Когда он, повернувшись, наклонился к Эллен, на нее пахнуло запахом виски.
– Пожалуйста, простите меня, мисс Оглторп.
Она инстинктивно протянула ему руку; сухие, тонкие пальцы крепко сжали ее. Он отошел, пошатываясь, налетев по дороге на лакея.
– Я не могу понять этого дьявольского молодого щенка! – разразился Болдуин. – У бедного старика Эмери разрывается сердце. Он чертовски умен, у него сильная индивидуальность и все такое прочее, но он ничего не делает – только пьет и скандалит… Мне кажется, что ему нужно было бы начать работать и постичь значение ценностей. Слишком много денег – вот несчастье всех этих студентиков… Ну, слава Богу, Элайн, мы опять одни. Я работал беспрерывно всю мою жизнь с четырнадцати лет. Теперь пришло время отдохнуть. Я хочу жить, путешествовать, думать и быть счастливым. Я больше не в силах переносить такой темп жизни. Я хочу научиться играть, ослабить напряжение… Вот в какой момент вы вошли в мою жизнь.
– Но я не хочу быть сторожем при вашем предохранительном клапане. – Она рассмеялась и уронила ресницы.
– Поедем вечером куда-нибудь за город. Я весь день задыхался в конторе. Терпеть не могу воскресенья.
– А моя репетиция?
– Вы можете захворать. Я вызову по телефону автомобиль.
– Смотрите – Джоджо! Хелло, Джоджо! – Она помахала перчатками.
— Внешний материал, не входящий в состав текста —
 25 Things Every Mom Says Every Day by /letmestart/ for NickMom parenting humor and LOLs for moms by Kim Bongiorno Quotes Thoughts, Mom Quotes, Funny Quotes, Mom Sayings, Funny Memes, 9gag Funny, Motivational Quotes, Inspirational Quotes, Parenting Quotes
Джон Оглторп, с напудренным лицом, со ртом, аккуратно сложенным в улыбку над стоячим воротником, лавировал между столиками, протягивая руку, облитую желтой перчаткой с черными полосками.
– Здравствуй, дорогая. Какой приятный сюрприз!
– Вы не знакомы? Мистер Болдуин…
– Простите, если я помешал… э… вашему tète-â-tète.
– Ничего подобного! Садись, выпьем чего-нибудь. Я как раз до смерти хотела тебя видеть, Джоджо… Кстати, если тебе сегодня вечером не предстоит ничего более интересного, забеги на несколько минут в театр. Я бы хотела узнать твое мнение о моей новой роли.
– Разумеется, дорогая. Что может быть приятнее для меня?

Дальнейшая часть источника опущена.